> **Given problem 1**
Copy the records from the line that contains "to detect hats." through the end of the records, keeping every line, and shift each box coordinate in the answers by -114.

---------- Passage to read ----------

Apart from such adverse trends, Washington's global power rested on such strategic fundamentals that its leaders might still have managed carefully enough to maintain a reasonable semblance of American hegemony: notably, the NATO alliance and Asian mutual-security treaties at the strategic antipodes of Eurasia, trade treaties that reinforced such alliances, scientific research to sustain its military's technological edge, and leadership on international issues like climate change.

In just five short months, however, the Trump White House has done a remarkable job of demolishing these very pillars of U.S. global power. During his first overseas trip in May 2017, President Trump chastised stone-faced NATO leaders for failure to pay their "fair share" into the military part of the alliance and refused to affirm its core principle of collective defense. Ignoring the pleas of these close allies, he then forfeited America's historic diplomatic leadership by announcing Washington's withdrawal from the Paris Climate Accord with all the drama of a reality television show. After watching his striking repudiation of Washington's role as world leader, German Chancellor Angela Merkel told voters in her country that "we must fight for our future on our own, for our destiny as Europeans."

Along the strategic Pacific littoral, Trump cancelled the Trans-Pacific Partnership trade pact on taking office and gratuitously alienated allies by cutting short a courtesy phone call to Australia's prime minister and insulting South Korea to the point where its new president won office, in part, on a platform of "say no" to America. When President Moon Jae-in visited Washington in June, determined to heal the breach between the two countries, he was, as the New York Times reported, blindsided by "the harshness of Mr. Trump's critique of South Korea on trade."

Just days after Trump dismissed Moon's suggestion that the two countries engage in actual diplomatic negotiations with Pyongyang, North Korea successfully test-fired a ballistic missile potentially capable of reaching Alaska or possibly Hawaii with a nuclear warhead (though experts believe Pyongyang may still be years away from effectively fitting such a warhead to the missile). It was an act that made those same negotiations Washington's only viable option -- apart from a second Korean War, which would potentially devastate both the region and the U.S. position as the preeminent international leader.

In other words, after 70 years of global dominion, America's geopolitical command of the axial ends of Eurasia -- the central pillars of its world power -- seems to be crumbling in a matter of months.

----------

> **Given problem 2**
In the passage on American global power, which trade pact did Trump cancel on taking office?

---------- Given records ----------

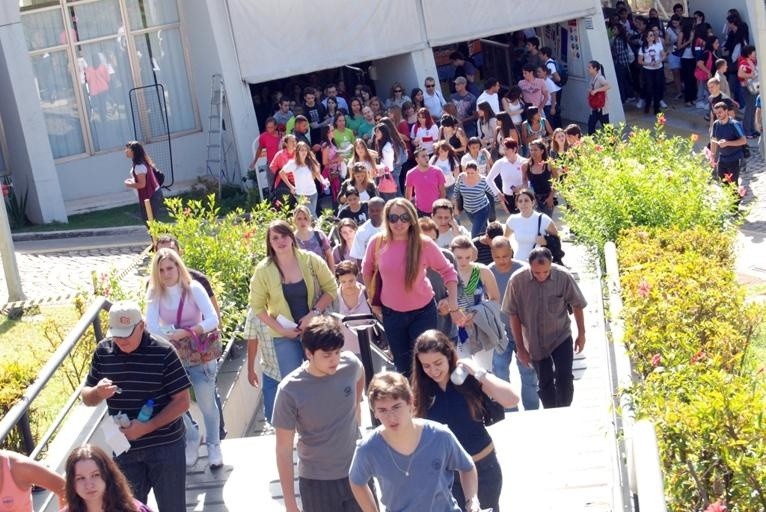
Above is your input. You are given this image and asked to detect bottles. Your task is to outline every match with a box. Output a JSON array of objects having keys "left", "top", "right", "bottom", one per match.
[{"left": 137, "top": 401, "right": 153, "bottom": 422}]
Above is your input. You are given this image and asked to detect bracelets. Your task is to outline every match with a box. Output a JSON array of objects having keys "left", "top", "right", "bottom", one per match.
[
  {"left": 449, "top": 308, "right": 460, "bottom": 313},
  {"left": 474, "top": 367, "right": 487, "bottom": 379}
]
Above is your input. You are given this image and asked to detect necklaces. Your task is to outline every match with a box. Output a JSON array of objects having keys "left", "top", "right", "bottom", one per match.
[{"left": 384, "top": 422, "right": 420, "bottom": 477}]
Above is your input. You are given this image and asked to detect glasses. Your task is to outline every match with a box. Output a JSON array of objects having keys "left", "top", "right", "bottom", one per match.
[
  {"left": 426, "top": 84, "right": 437, "bottom": 88},
  {"left": 647, "top": 33, "right": 656, "bottom": 36},
  {"left": 393, "top": 88, "right": 404, "bottom": 93},
  {"left": 387, "top": 212, "right": 414, "bottom": 227}
]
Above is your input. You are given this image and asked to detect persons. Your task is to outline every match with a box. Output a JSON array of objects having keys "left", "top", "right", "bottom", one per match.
[
  {"left": 390, "top": 106, "right": 410, "bottom": 194},
  {"left": 321, "top": 82, "right": 349, "bottom": 114},
  {"left": 564, "top": 124, "right": 583, "bottom": 146},
  {"left": 286, "top": 103, "right": 312, "bottom": 149},
  {"left": 502, "top": 85, "right": 525, "bottom": 140},
  {"left": 722, "top": 9, "right": 749, "bottom": 46},
  {"left": 677, "top": 17, "right": 697, "bottom": 106},
  {"left": 477, "top": 77, "right": 500, "bottom": 140},
  {"left": 472, "top": 221, "right": 504, "bottom": 266},
  {"left": 485, "top": 138, "right": 529, "bottom": 216},
  {"left": 452, "top": 162, "right": 497, "bottom": 240},
  {"left": 449, "top": 52, "right": 482, "bottom": 98},
  {"left": 123, "top": 141, "right": 164, "bottom": 245},
  {"left": 427, "top": 140, "right": 461, "bottom": 200},
  {"left": 411, "top": 87, "right": 425, "bottom": 114},
  {"left": 245, "top": 306, "right": 283, "bottom": 437},
  {"left": 330, "top": 260, "right": 375, "bottom": 364},
  {"left": 271, "top": 315, "right": 379, "bottom": 512},
  {"left": 520, "top": 37, "right": 543, "bottom": 79},
  {"left": 500, "top": 247, "right": 588, "bottom": 409},
  {"left": 437, "top": 113, "right": 467, "bottom": 161},
  {"left": 714, "top": 58, "right": 731, "bottom": 97},
  {"left": 80, "top": 301, "right": 192, "bottom": 512},
  {"left": 57, "top": 445, "right": 153, "bottom": 512},
  {"left": 711, "top": 101, "right": 746, "bottom": 220},
  {"left": 144, "top": 248, "right": 223, "bottom": 470},
  {"left": 449, "top": 236, "right": 500, "bottom": 373},
  {"left": 269, "top": 134, "right": 298, "bottom": 218},
  {"left": 504, "top": 188, "right": 558, "bottom": 267},
  {"left": 361, "top": 197, "right": 468, "bottom": 391},
  {"left": 485, "top": 235, "right": 539, "bottom": 413},
  {"left": 536, "top": 64, "right": 562, "bottom": 131},
  {"left": 368, "top": 96, "right": 389, "bottom": 122},
  {"left": 358, "top": 105, "right": 378, "bottom": 151},
  {"left": 336, "top": 164, "right": 376, "bottom": 216},
  {"left": 549, "top": 127, "right": 570, "bottom": 210},
  {"left": 493, "top": 111, "right": 518, "bottom": 159},
  {"left": 332, "top": 113, "right": 356, "bottom": 166},
  {"left": 450, "top": 77, "right": 478, "bottom": 138},
  {"left": 272, "top": 97, "right": 294, "bottom": 132},
  {"left": 404, "top": 147, "right": 445, "bottom": 218},
  {"left": 248, "top": 116, "right": 285, "bottom": 199},
  {"left": 694, "top": 23, "right": 712, "bottom": 111},
  {"left": 320, "top": 124, "right": 343, "bottom": 217},
  {"left": 147, "top": 235, "right": 227, "bottom": 445},
  {"left": 410, "top": 107, "right": 439, "bottom": 160},
  {"left": 386, "top": 84, "right": 412, "bottom": 109},
  {"left": 292, "top": 205, "right": 335, "bottom": 315},
  {"left": 439, "top": 103, "right": 465, "bottom": 131},
  {"left": 607, "top": 0, "right": 668, "bottom": 117},
  {"left": 521, "top": 106, "right": 554, "bottom": 158},
  {"left": 476, "top": 101, "right": 499, "bottom": 163},
  {"left": 737, "top": 45, "right": 761, "bottom": 138},
  {"left": 707, "top": 77, "right": 736, "bottom": 164},
  {"left": 665, "top": 14, "right": 684, "bottom": 100},
  {"left": 323, "top": 96, "right": 342, "bottom": 133},
  {"left": 278, "top": 141, "right": 330, "bottom": 218},
  {"left": 295, "top": 87, "right": 326, "bottom": 173},
  {"left": 428, "top": 197, "right": 470, "bottom": 249},
  {"left": 721, "top": 15, "right": 745, "bottom": 113},
  {"left": 379, "top": 117, "right": 407, "bottom": 198},
  {"left": 668, "top": 3, "right": 685, "bottom": 28},
  {"left": 373, "top": 123, "right": 395, "bottom": 203},
  {"left": 422, "top": 77, "right": 447, "bottom": 128},
  {"left": 397, "top": 101, "right": 418, "bottom": 173},
  {"left": 512, "top": 141, "right": 558, "bottom": 220},
  {"left": 291, "top": 115, "right": 322, "bottom": 217},
  {"left": 360, "top": 85, "right": 386, "bottom": 122},
  {"left": 696, "top": 35, "right": 719, "bottom": 120},
  {"left": 348, "top": 371, "right": 483, "bottom": 512},
  {"left": 538, "top": 46, "right": 561, "bottom": 128},
  {"left": 408, "top": 330, "right": 521, "bottom": 512},
  {"left": 517, "top": 63, "right": 548, "bottom": 119},
  {"left": 0, "top": 449, "right": 68, "bottom": 512},
  {"left": 343, "top": 97, "right": 365, "bottom": 135},
  {"left": 342, "top": 138, "right": 385, "bottom": 197},
  {"left": 586, "top": 60, "right": 615, "bottom": 145},
  {"left": 248, "top": 220, "right": 338, "bottom": 383},
  {"left": 332, "top": 217, "right": 367, "bottom": 306},
  {"left": 338, "top": 187, "right": 370, "bottom": 228},
  {"left": 694, "top": 11, "right": 705, "bottom": 30}
]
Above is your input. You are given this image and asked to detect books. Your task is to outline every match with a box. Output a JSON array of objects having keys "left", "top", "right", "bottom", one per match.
[{"left": 34, "top": 15, "right": 153, "bottom": 124}]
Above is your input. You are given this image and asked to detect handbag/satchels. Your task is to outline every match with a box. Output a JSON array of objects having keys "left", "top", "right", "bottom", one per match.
[
  {"left": 169, "top": 278, "right": 223, "bottom": 368},
  {"left": 490, "top": 140, "right": 501, "bottom": 161},
  {"left": 587, "top": 74, "right": 607, "bottom": 109},
  {"left": 693, "top": 50, "right": 713, "bottom": 84},
  {"left": 464, "top": 373, "right": 509, "bottom": 429},
  {"left": 741, "top": 66, "right": 761, "bottom": 95},
  {"left": 377, "top": 170, "right": 397, "bottom": 195},
  {"left": 366, "top": 232, "right": 383, "bottom": 308},
  {"left": 453, "top": 177, "right": 464, "bottom": 214},
  {"left": 671, "top": 45, "right": 687, "bottom": 56},
  {"left": 150, "top": 163, "right": 165, "bottom": 187}
]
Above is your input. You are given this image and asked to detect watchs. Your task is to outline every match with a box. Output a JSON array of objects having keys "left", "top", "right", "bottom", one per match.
[{"left": 311, "top": 308, "right": 321, "bottom": 316}]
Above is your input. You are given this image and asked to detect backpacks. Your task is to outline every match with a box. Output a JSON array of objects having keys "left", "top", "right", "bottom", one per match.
[
  {"left": 715, "top": 120, "right": 751, "bottom": 158},
  {"left": 546, "top": 59, "right": 569, "bottom": 87}
]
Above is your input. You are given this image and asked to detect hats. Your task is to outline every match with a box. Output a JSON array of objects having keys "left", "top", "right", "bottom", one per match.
[
  {"left": 452, "top": 75, "right": 467, "bottom": 84},
  {"left": 103, "top": 299, "right": 144, "bottom": 341}
]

----------

> **Final answer 1**
Above is your input. You are given this image and asked to detect hats. Your task is to outline every match with a box. Output a JSON array of objects having keys "left", "top", "right", "bottom", one per match.
[
  {"left": 338, "top": -39, "right": 353, "bottom": -30},
  {"left": -11, "top": 185, "right": 30, "bottom": 227}
]

> **Final answer 2**
The Trans-Pacific Partnership.